Excerpts of spatial question data:
-------

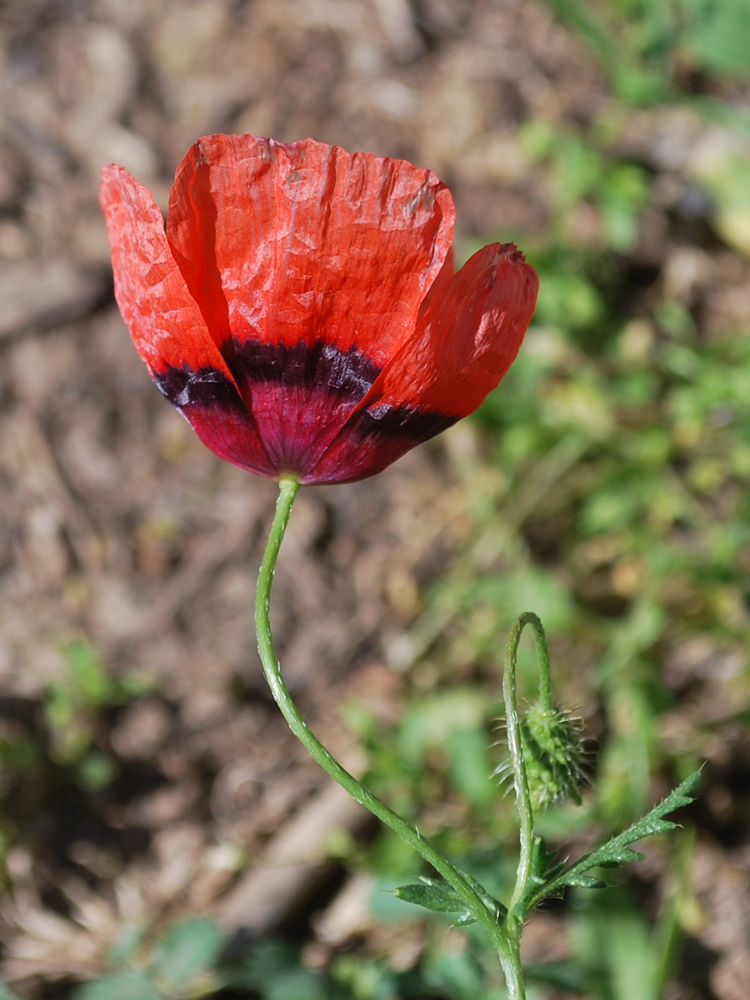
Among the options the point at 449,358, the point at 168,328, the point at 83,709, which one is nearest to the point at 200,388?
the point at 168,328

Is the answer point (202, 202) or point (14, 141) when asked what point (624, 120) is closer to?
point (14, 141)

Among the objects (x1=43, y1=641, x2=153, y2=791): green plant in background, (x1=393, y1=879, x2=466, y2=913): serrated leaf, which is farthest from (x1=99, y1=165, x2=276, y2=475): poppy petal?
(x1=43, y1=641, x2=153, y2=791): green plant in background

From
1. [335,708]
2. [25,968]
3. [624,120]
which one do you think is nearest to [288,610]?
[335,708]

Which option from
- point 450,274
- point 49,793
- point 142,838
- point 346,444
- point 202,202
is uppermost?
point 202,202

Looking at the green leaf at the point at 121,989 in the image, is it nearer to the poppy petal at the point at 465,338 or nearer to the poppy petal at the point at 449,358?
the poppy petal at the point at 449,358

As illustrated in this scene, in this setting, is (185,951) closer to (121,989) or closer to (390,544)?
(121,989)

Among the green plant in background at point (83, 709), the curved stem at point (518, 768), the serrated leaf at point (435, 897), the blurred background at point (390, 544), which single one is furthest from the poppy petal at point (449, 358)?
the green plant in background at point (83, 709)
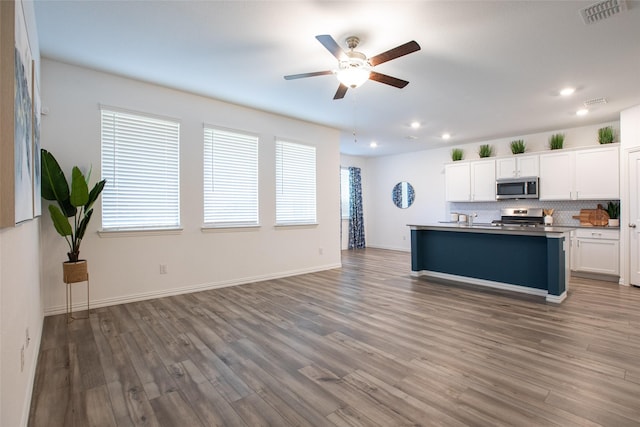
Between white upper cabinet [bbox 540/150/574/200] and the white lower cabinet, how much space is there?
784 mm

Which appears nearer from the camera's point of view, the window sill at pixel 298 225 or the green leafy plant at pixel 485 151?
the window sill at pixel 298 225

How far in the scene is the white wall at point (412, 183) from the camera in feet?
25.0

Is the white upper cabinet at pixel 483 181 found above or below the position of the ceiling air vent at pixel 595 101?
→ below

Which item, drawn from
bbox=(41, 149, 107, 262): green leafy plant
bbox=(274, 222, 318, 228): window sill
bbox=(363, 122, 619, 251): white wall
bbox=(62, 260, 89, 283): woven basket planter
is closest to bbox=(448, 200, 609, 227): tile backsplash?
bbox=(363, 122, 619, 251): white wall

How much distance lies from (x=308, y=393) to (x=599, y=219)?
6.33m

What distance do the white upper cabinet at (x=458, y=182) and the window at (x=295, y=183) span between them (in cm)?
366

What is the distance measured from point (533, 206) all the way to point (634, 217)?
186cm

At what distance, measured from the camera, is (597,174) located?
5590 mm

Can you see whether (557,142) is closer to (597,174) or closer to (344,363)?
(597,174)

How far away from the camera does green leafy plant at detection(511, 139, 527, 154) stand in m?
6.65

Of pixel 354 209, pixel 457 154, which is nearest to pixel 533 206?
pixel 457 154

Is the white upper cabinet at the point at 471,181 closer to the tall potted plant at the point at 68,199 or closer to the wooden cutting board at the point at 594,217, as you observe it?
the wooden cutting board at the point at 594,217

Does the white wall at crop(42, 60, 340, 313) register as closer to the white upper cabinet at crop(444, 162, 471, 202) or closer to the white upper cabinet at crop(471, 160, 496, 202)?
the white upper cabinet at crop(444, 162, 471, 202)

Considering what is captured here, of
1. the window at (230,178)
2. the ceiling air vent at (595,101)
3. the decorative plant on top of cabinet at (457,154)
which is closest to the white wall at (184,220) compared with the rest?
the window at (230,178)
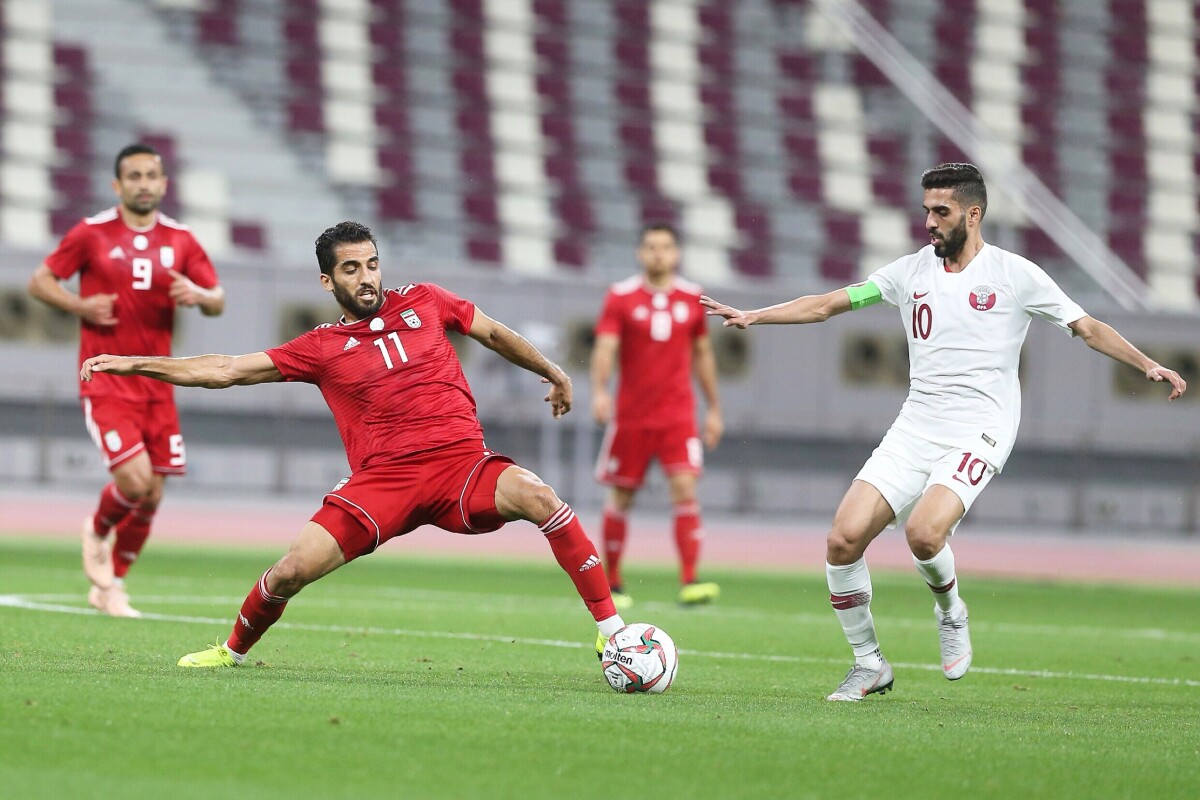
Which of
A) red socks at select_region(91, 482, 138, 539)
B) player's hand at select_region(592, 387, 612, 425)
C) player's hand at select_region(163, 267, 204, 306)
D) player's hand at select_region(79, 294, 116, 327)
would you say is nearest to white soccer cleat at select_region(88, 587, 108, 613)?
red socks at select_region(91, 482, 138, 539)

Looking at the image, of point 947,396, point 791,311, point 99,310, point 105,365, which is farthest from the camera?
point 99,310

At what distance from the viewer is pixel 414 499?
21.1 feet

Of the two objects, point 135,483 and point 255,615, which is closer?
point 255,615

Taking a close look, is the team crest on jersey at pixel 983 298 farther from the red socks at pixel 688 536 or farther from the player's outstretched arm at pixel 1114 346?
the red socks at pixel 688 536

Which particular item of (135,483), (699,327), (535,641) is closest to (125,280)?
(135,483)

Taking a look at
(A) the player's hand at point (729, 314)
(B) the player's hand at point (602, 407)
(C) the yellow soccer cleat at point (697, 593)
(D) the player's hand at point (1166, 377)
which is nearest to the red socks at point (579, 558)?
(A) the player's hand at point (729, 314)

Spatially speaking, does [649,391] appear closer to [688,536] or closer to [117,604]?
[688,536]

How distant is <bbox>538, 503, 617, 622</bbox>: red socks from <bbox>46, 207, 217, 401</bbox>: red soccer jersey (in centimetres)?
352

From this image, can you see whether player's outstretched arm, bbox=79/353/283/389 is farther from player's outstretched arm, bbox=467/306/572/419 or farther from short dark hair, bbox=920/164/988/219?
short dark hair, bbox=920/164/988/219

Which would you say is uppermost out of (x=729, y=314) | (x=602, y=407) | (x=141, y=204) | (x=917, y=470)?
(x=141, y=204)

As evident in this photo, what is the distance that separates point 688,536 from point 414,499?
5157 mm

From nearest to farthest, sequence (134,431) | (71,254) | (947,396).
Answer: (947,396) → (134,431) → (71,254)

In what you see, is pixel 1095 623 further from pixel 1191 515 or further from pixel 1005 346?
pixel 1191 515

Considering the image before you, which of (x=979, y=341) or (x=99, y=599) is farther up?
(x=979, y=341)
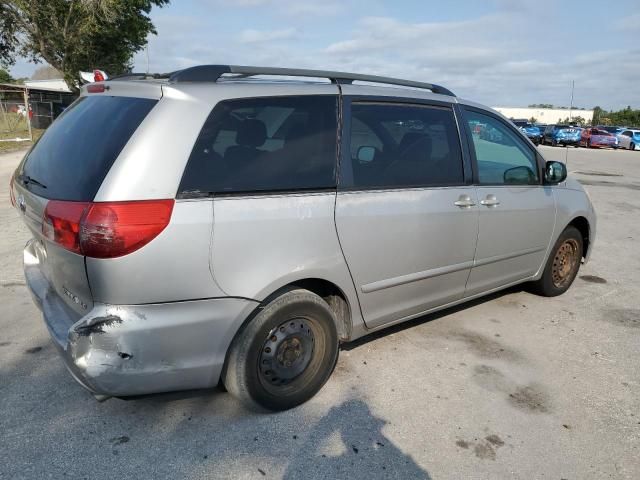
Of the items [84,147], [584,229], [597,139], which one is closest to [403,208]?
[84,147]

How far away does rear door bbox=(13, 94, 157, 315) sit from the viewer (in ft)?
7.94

-------

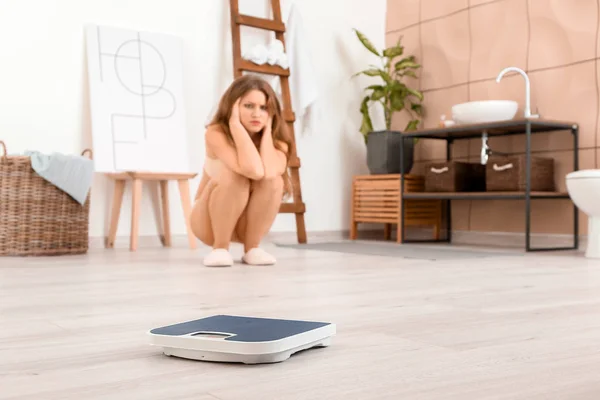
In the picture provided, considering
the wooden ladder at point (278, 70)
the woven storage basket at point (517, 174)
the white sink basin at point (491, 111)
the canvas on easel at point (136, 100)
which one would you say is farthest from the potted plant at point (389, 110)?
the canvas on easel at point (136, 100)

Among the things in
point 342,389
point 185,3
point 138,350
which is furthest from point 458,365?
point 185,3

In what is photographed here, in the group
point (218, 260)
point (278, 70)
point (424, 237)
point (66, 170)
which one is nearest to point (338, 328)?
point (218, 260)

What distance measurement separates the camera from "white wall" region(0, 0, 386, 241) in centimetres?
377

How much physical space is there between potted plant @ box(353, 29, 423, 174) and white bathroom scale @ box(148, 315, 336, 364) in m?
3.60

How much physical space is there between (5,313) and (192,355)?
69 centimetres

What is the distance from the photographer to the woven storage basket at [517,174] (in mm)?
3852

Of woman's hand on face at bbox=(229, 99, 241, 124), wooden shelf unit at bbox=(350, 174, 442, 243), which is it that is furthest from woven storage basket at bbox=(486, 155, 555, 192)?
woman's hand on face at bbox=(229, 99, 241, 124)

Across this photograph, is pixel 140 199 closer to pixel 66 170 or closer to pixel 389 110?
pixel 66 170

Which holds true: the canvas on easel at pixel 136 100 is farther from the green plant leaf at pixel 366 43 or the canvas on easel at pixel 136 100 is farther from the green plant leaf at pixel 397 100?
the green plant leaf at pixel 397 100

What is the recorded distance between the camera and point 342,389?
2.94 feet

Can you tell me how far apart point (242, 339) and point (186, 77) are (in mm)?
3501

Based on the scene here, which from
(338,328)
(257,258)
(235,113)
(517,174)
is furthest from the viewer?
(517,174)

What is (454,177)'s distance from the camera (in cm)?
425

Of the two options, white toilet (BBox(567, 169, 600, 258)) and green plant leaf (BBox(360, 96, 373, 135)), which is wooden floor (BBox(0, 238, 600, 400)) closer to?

-------

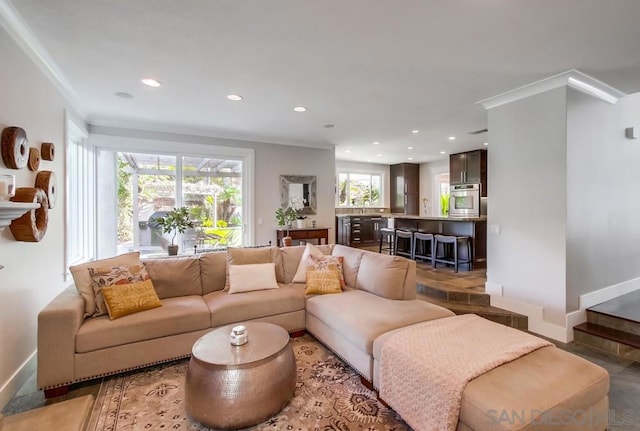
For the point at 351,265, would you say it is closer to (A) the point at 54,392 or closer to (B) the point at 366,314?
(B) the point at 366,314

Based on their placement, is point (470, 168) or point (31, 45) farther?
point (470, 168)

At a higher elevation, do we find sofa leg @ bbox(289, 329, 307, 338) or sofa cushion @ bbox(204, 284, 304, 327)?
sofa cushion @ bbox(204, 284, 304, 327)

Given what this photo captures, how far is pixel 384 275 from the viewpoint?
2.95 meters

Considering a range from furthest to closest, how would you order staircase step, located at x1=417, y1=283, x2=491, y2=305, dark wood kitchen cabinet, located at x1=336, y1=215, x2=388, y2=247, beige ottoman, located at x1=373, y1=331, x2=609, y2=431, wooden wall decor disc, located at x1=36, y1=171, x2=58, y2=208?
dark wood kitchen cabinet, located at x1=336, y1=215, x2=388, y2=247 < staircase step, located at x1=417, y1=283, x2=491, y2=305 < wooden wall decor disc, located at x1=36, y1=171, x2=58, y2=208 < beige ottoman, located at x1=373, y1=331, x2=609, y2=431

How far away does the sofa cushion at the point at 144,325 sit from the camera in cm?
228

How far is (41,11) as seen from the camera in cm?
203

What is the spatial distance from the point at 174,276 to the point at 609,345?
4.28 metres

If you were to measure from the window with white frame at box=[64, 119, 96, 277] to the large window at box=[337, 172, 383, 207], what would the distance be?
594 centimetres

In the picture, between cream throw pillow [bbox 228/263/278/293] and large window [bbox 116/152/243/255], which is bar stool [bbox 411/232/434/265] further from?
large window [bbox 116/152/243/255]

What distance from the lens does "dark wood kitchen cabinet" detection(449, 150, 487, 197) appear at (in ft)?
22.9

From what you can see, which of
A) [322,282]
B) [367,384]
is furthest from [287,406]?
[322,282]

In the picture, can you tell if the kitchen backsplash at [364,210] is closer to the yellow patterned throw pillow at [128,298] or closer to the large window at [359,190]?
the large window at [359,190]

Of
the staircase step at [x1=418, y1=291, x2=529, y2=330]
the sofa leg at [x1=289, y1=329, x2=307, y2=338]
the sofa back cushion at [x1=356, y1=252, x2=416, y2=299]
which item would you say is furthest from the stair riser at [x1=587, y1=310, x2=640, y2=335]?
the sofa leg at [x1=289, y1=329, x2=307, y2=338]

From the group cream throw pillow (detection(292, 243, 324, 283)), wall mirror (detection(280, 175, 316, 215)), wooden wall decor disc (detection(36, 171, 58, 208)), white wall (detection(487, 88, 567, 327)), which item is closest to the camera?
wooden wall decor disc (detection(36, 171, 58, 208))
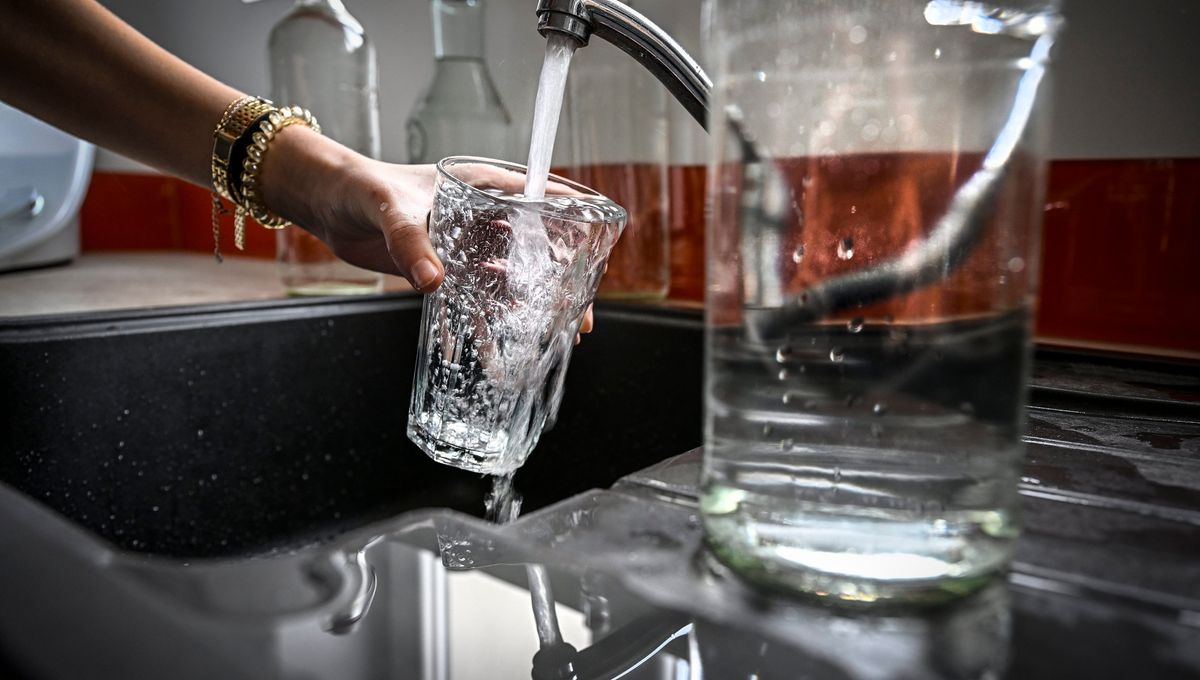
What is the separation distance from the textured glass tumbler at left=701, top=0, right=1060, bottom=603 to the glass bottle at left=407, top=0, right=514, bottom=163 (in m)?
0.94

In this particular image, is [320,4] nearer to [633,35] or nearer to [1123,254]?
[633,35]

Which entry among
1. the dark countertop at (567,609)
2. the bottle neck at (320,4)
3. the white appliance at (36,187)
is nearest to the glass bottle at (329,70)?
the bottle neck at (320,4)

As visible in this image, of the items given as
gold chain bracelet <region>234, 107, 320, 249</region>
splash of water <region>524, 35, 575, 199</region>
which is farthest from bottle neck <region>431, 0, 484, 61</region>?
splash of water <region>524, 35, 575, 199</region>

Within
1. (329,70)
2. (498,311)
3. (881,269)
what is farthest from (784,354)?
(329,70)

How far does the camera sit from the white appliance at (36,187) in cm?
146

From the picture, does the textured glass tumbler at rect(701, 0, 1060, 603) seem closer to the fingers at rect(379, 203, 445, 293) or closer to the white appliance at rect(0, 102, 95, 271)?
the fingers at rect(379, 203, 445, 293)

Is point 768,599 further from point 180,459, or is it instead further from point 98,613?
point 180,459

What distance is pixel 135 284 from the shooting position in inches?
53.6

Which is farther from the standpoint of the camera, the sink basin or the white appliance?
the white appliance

-------

*Exercise description:* Collect each line of the records above that contains the word "vent".

*Exercise result:*
Is the white upper cabinet at pixel 483 181 found above or below the position of the ceiling air vent at pixel 595 101?
2. the ceiling air vent at (595,101)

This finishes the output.